> Source material
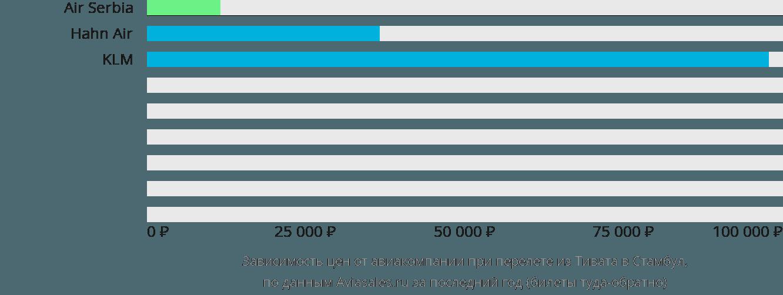 Динамика цен в зависимости от авиакомпании, совершающей перелет из Тивата в Стамбул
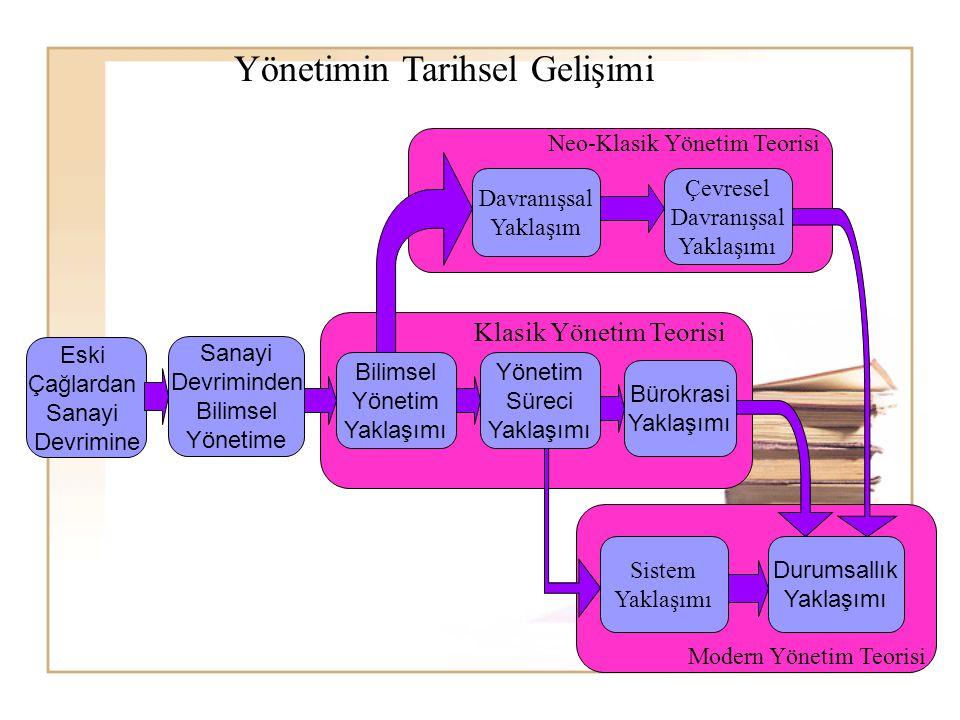 Modern Yönetim Teorisi Neo-Klasik Yönetim Teorisi Klasik Yönetim Teorisi Eski Çağlardan Sanayi Devrimine Sanayi Devriminden Bilimsel Yönetime Bilimsel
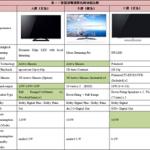 當Tele-Vision變成Inter-Vision:智慧型電視的實測報告Part II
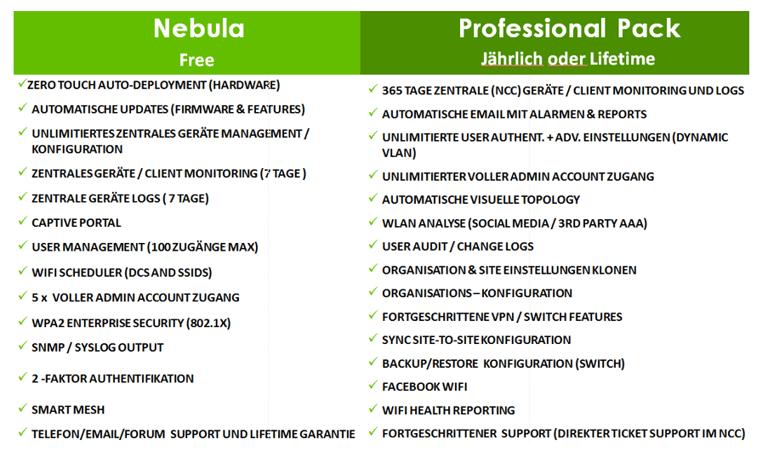 nebula_comparison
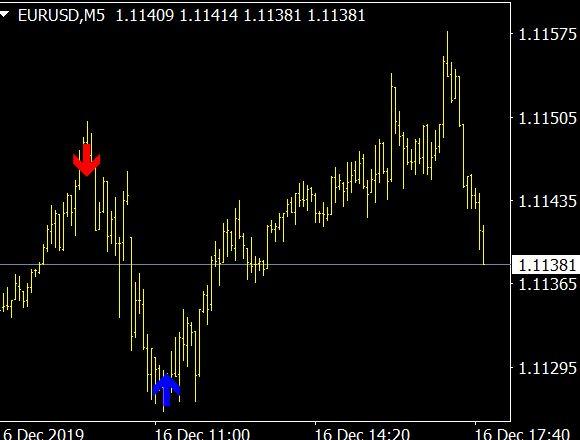 Price Line Alert Indicator MT4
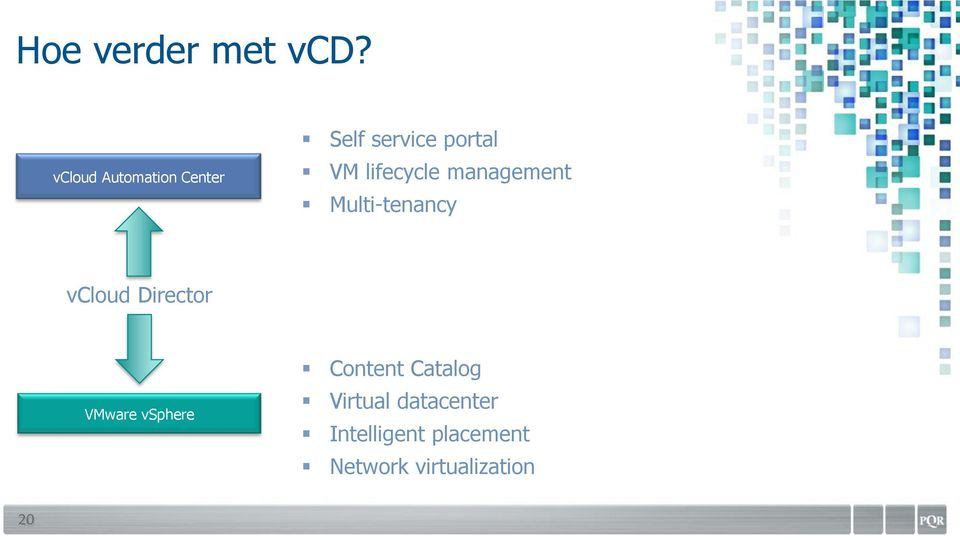 lifecycle management Multi-tenancy vcloud Director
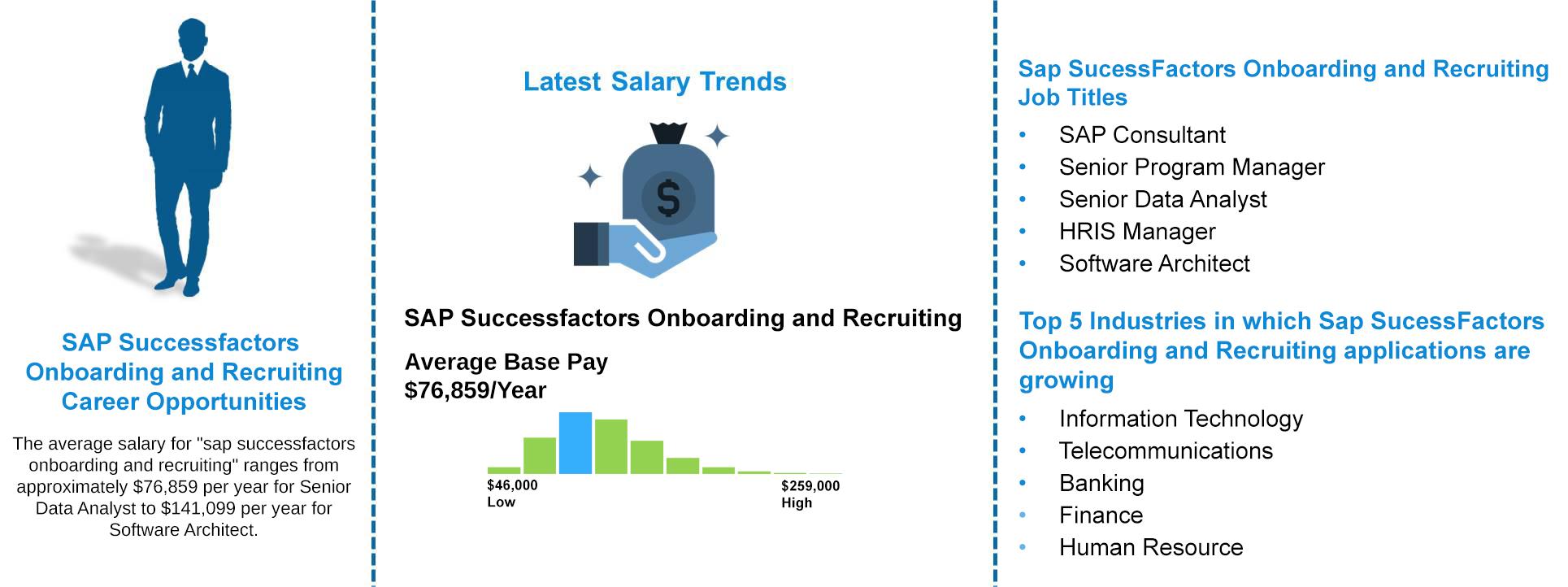 Job-Outlooks---Sap-SuccessFactors-O&-R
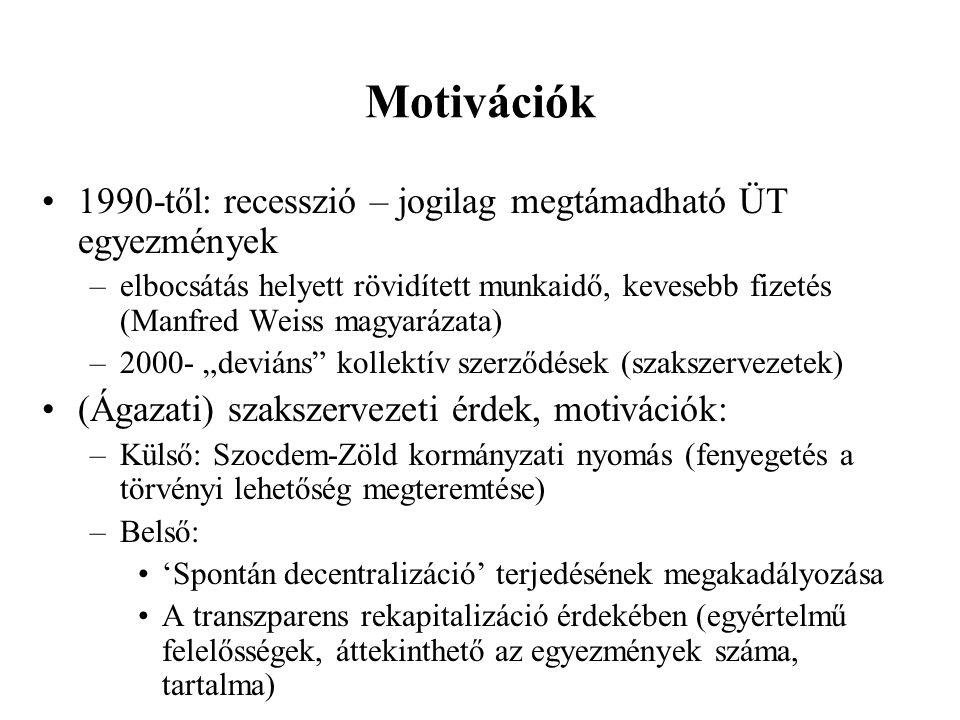 Motivációk 1990-től: recesszió – jogilag megtámadható ÜT egyezmények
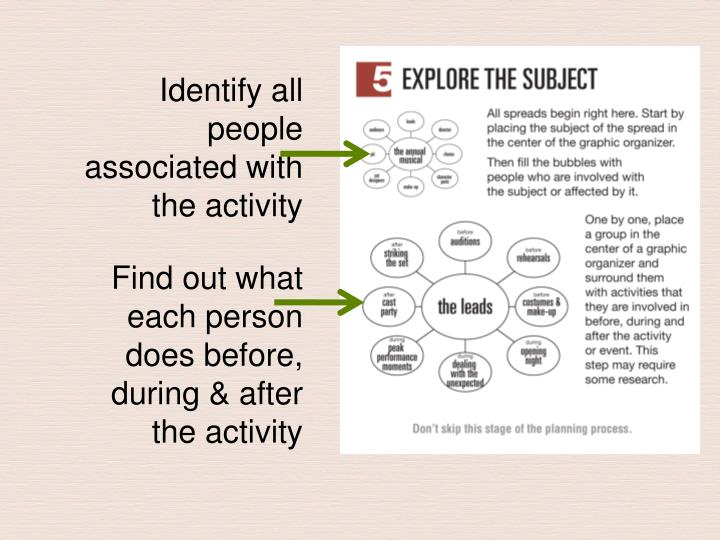 Identify all people associated with the activity
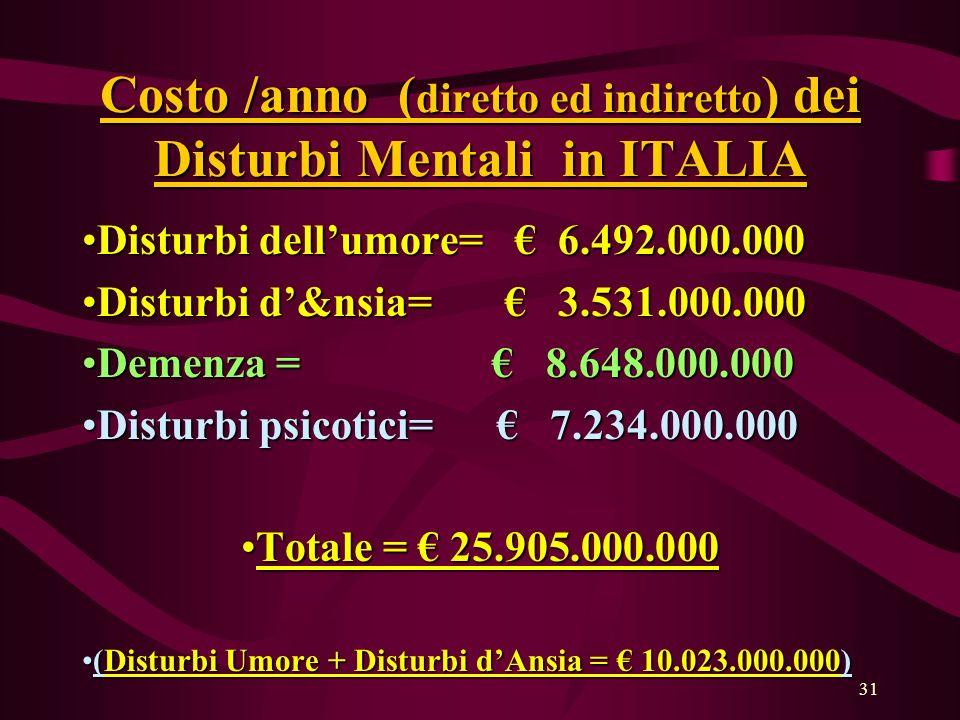 Costo /anno (diretto ed indiretto) dei Disturbi Mentali in ITALIA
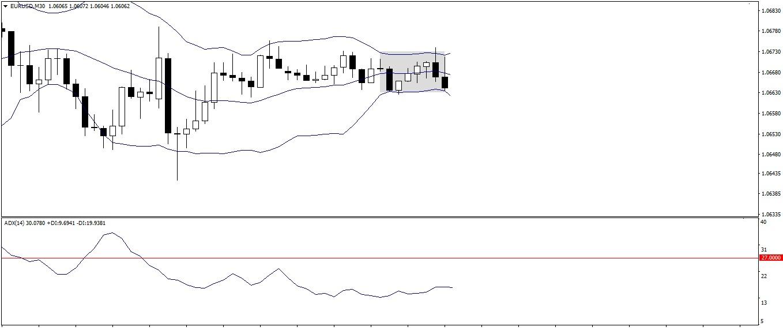 Forex Market Range Trading System - EURUSD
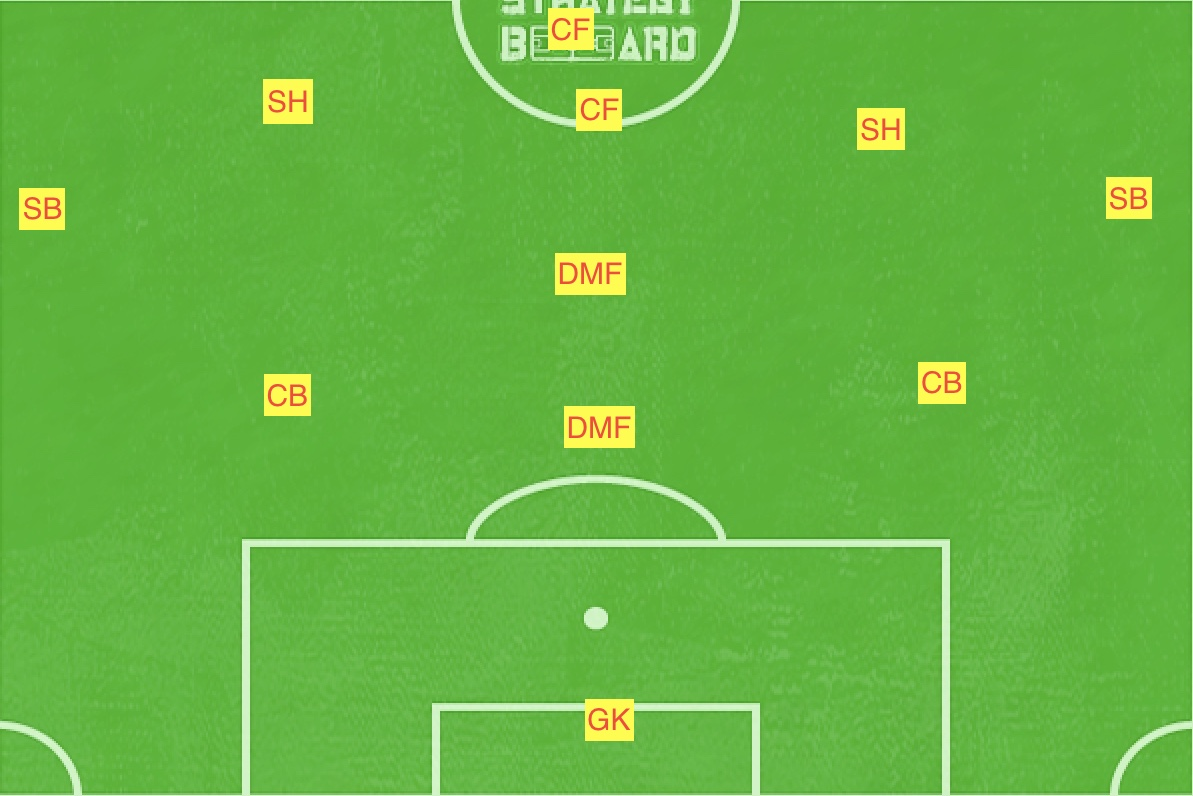 f:id:football-analyst:20190701181729j:plain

> Exercise instructions
Restate word for word only the lines that run from the line holding "Job-Outlooks---Sap-SuccessFactors-O&-R" to the end of the data, both ends kept, leaving every picture out.

> Reply to the exercise
 Job-Outlooks---Sap-SuccessFactors-O&-R
 Motivációk 1990-től: recesszió – jogilag megtámadható ÜT egyezmények
 Identify all people associated with the activity
 Costo /anno (diretto ed indiretto) dei Disturbi Mentali in ITALIA
 Forex Market Range Trading System - EURUSD
 f:id:football-analyst:20190701181729j:plain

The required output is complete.